Today’s society tends to have a knee-jerk reaction when it comes to hemp. One word and everyone is a-twitter with talks of marijuana and the war on drugs. This misinformation has made us lose sight of the fact that using hemp isn’t new to the human race. Since antiquity, it’s been used for food, textiles, medicine, and a host of other purposes. To explore this idea further, we present a brief history of hemp and its uses.
India, 2000 BC
Since ancient times, Hinduism has considered five plants sacred: sandalwood, jasmine, neem, Tulasi, and—plot twist!—cannabis. Its use in India was so widespread that when England colonized the country, they released a six-volume report on the subject.
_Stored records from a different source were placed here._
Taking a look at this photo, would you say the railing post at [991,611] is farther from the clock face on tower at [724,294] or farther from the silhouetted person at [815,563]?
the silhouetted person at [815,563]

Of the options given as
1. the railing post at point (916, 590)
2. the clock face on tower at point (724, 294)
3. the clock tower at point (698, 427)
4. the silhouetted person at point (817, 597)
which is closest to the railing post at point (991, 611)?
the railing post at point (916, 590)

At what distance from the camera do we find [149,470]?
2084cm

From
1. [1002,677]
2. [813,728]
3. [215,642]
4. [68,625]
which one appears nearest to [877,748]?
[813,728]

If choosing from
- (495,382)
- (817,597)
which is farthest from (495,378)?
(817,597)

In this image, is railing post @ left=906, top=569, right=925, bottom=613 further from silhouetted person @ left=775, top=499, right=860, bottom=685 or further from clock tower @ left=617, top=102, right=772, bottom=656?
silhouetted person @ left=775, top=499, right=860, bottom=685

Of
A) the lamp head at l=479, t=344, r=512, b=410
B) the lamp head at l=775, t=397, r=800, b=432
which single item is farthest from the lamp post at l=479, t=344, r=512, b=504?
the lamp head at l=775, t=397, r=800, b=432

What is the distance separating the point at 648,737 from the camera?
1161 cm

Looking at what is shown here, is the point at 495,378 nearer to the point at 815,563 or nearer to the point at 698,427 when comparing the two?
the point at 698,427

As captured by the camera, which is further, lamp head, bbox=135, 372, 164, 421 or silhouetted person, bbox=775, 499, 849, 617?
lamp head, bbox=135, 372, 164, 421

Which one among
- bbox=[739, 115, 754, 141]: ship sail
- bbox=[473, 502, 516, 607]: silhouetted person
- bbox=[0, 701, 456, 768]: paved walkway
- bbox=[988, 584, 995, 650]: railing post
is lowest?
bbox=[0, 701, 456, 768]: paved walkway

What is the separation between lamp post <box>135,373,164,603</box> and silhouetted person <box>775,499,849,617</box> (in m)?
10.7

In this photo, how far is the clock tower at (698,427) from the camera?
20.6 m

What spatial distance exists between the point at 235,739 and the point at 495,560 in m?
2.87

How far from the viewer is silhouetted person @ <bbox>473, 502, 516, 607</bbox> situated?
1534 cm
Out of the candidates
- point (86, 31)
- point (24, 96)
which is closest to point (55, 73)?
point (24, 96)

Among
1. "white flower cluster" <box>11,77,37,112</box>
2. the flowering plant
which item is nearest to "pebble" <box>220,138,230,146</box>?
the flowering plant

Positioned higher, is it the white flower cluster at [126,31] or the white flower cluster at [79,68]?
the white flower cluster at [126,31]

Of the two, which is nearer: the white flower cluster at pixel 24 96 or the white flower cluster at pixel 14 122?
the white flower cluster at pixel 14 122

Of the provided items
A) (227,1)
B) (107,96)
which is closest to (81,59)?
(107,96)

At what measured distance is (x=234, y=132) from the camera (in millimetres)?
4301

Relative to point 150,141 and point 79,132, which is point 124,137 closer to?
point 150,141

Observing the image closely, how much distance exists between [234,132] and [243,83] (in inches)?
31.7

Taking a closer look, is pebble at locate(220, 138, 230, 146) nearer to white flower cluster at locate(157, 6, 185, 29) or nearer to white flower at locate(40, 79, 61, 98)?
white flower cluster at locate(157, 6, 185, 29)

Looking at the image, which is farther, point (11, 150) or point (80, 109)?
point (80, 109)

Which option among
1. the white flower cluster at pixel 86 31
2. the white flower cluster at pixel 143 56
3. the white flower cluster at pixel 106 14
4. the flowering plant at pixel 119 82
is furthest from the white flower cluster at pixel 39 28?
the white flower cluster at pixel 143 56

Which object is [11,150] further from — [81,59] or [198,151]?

Hemp was used to advance one’s spiritual state, as part of the ancient medicinal practice of Ayurveda, as a means of calming nerves, and recreationally.
China, 100 BC
In ancient times, messages were relayed on tablets, cloth, wood, or papyrus. But that all changed during the Han period of Chinese history. By this point, hemp had already been used for thousands of years to make cloth. But in 100 BC, court official Ts’ai Lun decided to crush up hemp fibers in water and leave them out to dry. The result was the world’s first paper.
The United States, 1942
By 1942, hemp had gone from being so important to the US that states were mandated to grow it to being illegal. But people could still study it, and chemist Roger Adams was looking deeply into the plant. In his research, he discovered the first cannabidiol, CBD. His patented method of CBD extraction became the grandfather of modern solvent-based extraction methods like butane and the more preferred ethanol.
These days, we are far more aware of hemp’s benefits than people were in Adams’ day. But looking back at the history of hemp use gives us a greater appreciation for how we use it today.